U.S. Infantry, France
Modeling the U.S. Army in WWII

Warriors Scale Models

This is probably one of the most dynamic action poses of any pair of figures, U.S. or German. These two GIs are running for their lives up Omaha Beach or through the rubble of St. Lo. One brandishes an M1 Thompson submachine gun, aiming or firing at anything in his path. His companion carries an M1 Garand rifle.

Both figures wear M1941 jackets, webbing, and M1928 haversacks. The machine gunner carries two different bags for ammo magazines as well. There is a pair of canteens and M1942 first aid pouches. The kit does not include any shovels; you can add a couple from Verlinden Productions excellent “U.S. WWII Infantry Gear”(#1154). Actually, if you are going to put these figures in a later time and setting, in the fall of 1944, you could use the combat bag and cargo pack accessory in the aforementioned kit, so both figures aren’t carrying perfectly identical backpacks.

(This is a general pet peeve of mine---why do sculptors and manufacturers always include identically sculpted accessory pieces for their figures? The sculptors take such great pains to make these figures, uniforms and gear look as realistic as possible---but that realism is lost when you notice things like identical packs and other gear.  Of course, the answer is simple: it saves money to produce as few new articles as possible. At least Tamiya seems to have recognized this shortcoming when it created subtlety different bags on its U.S. accessory for the GMC.)

TRY IT:
Can you write the next part of the review of the Warriors U.S. infantry figures, picking up right after its closing parenthetical paragraph?

PROVIDED DATA:
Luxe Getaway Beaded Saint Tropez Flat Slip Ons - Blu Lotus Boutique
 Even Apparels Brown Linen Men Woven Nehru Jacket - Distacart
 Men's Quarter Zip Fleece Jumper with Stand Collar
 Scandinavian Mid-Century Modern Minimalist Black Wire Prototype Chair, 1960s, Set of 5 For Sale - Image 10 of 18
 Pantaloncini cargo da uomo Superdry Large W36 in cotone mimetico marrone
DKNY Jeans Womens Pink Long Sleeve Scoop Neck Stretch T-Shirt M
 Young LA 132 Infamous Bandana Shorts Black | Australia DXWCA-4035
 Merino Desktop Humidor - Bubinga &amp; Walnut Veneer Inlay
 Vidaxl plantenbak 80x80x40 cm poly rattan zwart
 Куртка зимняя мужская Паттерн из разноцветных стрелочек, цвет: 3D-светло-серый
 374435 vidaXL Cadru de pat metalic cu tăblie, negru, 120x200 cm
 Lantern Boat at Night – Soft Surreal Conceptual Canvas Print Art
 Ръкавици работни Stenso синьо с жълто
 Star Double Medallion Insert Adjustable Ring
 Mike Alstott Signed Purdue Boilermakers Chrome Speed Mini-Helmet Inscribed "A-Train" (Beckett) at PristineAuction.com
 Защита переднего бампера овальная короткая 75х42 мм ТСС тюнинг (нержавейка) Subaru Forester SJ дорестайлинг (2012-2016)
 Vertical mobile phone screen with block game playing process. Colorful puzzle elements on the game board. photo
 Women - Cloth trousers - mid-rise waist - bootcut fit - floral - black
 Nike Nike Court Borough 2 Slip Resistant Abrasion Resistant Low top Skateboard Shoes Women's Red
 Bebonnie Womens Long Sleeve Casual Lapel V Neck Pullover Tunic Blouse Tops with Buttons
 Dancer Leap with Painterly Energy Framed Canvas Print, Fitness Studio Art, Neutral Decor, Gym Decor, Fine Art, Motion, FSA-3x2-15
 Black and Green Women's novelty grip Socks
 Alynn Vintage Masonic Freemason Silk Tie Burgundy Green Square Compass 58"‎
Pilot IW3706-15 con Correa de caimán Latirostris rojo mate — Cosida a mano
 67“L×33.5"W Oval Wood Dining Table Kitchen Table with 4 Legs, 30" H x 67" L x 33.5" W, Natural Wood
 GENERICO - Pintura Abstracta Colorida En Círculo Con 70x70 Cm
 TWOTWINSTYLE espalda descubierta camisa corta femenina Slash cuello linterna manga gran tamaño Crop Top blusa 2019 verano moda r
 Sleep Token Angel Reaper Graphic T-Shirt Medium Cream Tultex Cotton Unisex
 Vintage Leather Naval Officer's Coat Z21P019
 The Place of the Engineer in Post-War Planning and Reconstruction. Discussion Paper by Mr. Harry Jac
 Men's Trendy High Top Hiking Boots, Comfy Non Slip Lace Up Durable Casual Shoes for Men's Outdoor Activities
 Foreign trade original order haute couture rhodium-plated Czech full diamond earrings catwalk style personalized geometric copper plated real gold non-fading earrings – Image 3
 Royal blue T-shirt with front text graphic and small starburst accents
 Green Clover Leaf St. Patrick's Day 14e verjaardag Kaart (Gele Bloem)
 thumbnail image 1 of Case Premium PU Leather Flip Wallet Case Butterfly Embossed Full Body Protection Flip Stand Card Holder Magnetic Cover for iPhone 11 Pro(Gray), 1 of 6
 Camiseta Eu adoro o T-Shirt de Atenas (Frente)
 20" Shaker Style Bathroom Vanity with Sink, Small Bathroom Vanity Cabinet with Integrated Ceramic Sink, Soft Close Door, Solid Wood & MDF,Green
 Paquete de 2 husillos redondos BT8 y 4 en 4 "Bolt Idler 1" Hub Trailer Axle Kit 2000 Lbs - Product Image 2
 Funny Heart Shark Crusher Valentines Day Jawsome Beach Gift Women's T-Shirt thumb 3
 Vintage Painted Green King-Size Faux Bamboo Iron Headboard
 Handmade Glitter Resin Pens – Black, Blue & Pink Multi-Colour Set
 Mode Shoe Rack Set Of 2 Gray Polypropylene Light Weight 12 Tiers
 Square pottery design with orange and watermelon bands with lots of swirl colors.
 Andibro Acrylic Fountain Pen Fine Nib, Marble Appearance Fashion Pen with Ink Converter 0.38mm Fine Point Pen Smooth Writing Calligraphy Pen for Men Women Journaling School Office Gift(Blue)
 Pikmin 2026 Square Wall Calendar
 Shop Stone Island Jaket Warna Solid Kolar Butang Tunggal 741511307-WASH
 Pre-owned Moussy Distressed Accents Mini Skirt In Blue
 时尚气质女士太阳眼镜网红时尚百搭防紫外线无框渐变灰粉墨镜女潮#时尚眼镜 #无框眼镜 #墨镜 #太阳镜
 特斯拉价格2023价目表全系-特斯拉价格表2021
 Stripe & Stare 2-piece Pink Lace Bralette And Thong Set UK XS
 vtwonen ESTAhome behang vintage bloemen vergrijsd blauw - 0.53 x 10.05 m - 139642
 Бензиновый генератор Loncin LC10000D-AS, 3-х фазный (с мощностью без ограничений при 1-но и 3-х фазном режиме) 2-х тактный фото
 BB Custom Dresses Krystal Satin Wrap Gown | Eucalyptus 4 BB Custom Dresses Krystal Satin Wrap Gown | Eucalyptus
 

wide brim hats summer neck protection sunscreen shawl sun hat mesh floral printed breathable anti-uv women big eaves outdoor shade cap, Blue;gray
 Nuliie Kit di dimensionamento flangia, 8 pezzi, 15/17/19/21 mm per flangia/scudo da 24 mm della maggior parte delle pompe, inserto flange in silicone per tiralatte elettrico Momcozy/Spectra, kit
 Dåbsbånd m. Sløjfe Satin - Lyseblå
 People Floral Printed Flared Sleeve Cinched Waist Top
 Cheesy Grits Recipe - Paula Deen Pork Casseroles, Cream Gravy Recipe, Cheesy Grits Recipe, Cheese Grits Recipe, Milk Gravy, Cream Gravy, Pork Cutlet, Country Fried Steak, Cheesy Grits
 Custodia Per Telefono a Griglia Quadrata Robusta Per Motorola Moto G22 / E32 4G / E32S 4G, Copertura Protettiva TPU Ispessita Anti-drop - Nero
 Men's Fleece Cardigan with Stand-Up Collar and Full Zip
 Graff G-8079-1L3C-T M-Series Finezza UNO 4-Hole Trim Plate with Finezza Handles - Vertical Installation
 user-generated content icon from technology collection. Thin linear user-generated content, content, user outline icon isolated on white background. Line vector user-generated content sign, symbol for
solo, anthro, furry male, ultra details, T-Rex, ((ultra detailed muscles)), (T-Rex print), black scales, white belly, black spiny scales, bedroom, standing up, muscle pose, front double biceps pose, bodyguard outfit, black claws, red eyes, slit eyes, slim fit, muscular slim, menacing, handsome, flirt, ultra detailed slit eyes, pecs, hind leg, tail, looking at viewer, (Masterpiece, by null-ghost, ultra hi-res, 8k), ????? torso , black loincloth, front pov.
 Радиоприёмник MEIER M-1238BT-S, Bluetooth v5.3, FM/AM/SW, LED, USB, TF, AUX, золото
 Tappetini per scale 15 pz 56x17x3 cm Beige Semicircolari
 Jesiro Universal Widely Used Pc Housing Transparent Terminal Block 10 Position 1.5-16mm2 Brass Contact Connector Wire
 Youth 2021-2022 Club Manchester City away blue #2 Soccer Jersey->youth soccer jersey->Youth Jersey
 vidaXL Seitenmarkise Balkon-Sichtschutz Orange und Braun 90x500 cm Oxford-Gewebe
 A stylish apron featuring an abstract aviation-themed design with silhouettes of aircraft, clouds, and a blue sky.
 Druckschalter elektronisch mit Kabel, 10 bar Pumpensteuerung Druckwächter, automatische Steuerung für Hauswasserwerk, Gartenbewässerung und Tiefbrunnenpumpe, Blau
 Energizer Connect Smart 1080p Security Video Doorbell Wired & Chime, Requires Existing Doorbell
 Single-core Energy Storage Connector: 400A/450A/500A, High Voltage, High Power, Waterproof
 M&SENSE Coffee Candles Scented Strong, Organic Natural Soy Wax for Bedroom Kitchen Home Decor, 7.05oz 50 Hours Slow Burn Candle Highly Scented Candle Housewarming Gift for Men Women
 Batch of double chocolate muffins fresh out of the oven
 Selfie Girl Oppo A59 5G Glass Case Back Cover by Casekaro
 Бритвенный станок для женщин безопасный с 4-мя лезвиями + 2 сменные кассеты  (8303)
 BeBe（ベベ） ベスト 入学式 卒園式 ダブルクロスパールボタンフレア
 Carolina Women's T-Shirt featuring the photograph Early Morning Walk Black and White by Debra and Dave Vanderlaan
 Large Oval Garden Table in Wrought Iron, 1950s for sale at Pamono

ANSWER:
The parts are crisply rendered and go together well. The one hand of Tommy gunner is molded to the gun’s grip, and there was no problem attaching this and the arms together. The rifleman’s gun is a separate item, but slips convincingly into his hands.

I have both a major and a minor problem with this set. First, these two figures are exceedingly tall for 1/35 scale. It’s a bit deceptive as they’re fairly hunched over, but they roughly measure almost 7’ tall if they were fully extended. Consequently, they look like giants next to Tamiya or DML figures, though they work well next to other Warriors or Verlinden soldiers. So this may place some limits on diorama possibilities.

My minor quibble is that both men are stepping off from their left feet, their right knees raised high at relatively the same position. A bit more variety would set the two apart more physically.

Despite these shortcomings, this is an excellent pair, and kudos should be awarded to sculptor Rendall Patton.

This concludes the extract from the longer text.